What you are asked to do
Rewrite the lines below, swapping "arched window" for "rounded window" each time it occurs and changing nothing else.

Entries provided

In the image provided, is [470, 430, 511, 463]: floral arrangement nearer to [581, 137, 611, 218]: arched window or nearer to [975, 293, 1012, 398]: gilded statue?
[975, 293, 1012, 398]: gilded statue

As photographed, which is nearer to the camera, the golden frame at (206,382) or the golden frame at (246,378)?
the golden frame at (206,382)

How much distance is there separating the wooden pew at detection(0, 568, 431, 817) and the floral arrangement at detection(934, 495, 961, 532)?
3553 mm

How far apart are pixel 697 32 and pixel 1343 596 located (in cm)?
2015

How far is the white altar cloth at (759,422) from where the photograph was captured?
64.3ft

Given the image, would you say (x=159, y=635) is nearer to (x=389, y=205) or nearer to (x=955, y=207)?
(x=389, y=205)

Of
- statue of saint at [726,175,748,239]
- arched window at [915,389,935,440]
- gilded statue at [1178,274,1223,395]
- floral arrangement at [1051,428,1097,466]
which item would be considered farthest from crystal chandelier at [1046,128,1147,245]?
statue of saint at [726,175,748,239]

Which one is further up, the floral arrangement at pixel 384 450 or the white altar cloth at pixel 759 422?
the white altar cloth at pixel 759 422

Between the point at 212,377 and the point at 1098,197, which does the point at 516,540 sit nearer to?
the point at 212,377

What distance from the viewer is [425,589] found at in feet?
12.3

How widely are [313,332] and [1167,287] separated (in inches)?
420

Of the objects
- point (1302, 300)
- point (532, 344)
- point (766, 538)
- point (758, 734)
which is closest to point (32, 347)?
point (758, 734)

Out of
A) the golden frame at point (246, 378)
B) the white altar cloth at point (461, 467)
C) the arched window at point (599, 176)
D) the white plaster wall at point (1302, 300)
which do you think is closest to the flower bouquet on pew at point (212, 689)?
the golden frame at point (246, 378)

Response to this exercise
In the image provided, is [470, 430, 511, 463]: floral arrangement nearer to [581, 137, 611, 218]: rounded window or nearer to [975, 293, 1012, 398]: gilded statue?
[975, 293, 1012, 398]: gilded statue

As photographed, which is nearer to the camera, the golden frame at (206,382) or the golden frame at (246,378)?
the golden frame at (206,382)

How much distance is there separating the wooden pew at detection(0, 568, 431, 817) and the floral arrangement at detection(934, 495, 961, 532)?
3553 mm

How far apart are pixel 697 32 and pixel 1343 596 located (in cm)?
2015

How far is the white altar cloth at (759,422) from where the photograph was captured?
64.3ft

Given the image, would you say (x=159, y=635) is nearer to (x=389, y=205) or nearer to (x=955, y=207)?
(x=389, y=205)

Of
- statue of saint at [726,175,748,239]
- rounded window at [915,389,935,440]
- gilded statue at [1178,274,1223,395]
- floral arrangement at [1051,428,1097,466]
which item would be considered farthest from crystal chandelier at [1046,128,1147,245]?
statue of saint at [726,175,748,239]

Which one is further up, the floral arrangement at pixel 384 450 or the white altar cloth at pixel 759 422?
the white altar cloth at pixel 759 422

Between the point at 212,377 and the point at 1098,197, which does the point at 516,540 sit nearer to?
the point at 212,377

What distance from the viewer is [425,589] found at in feet?
12.3

How widely are [313,332] and [1167,287] separated (in inches)?
420

Of the objects
- point (1302, 300)
- point (532, 344)
- point (766, 538)
- point (758, 734)
which is closest to point (32, 347)?
point (758, 734)

Out of
A) the golden frame at point (246, 378)
B) the white altar cloth at point (461, 467)
C) the rounded window at point (599, 176)
D) the white plaster wall at point (1302, 300)
which do you think is closest to the flower bouquet on pew at point (212, 689)?
the golden frame at point (246, 378)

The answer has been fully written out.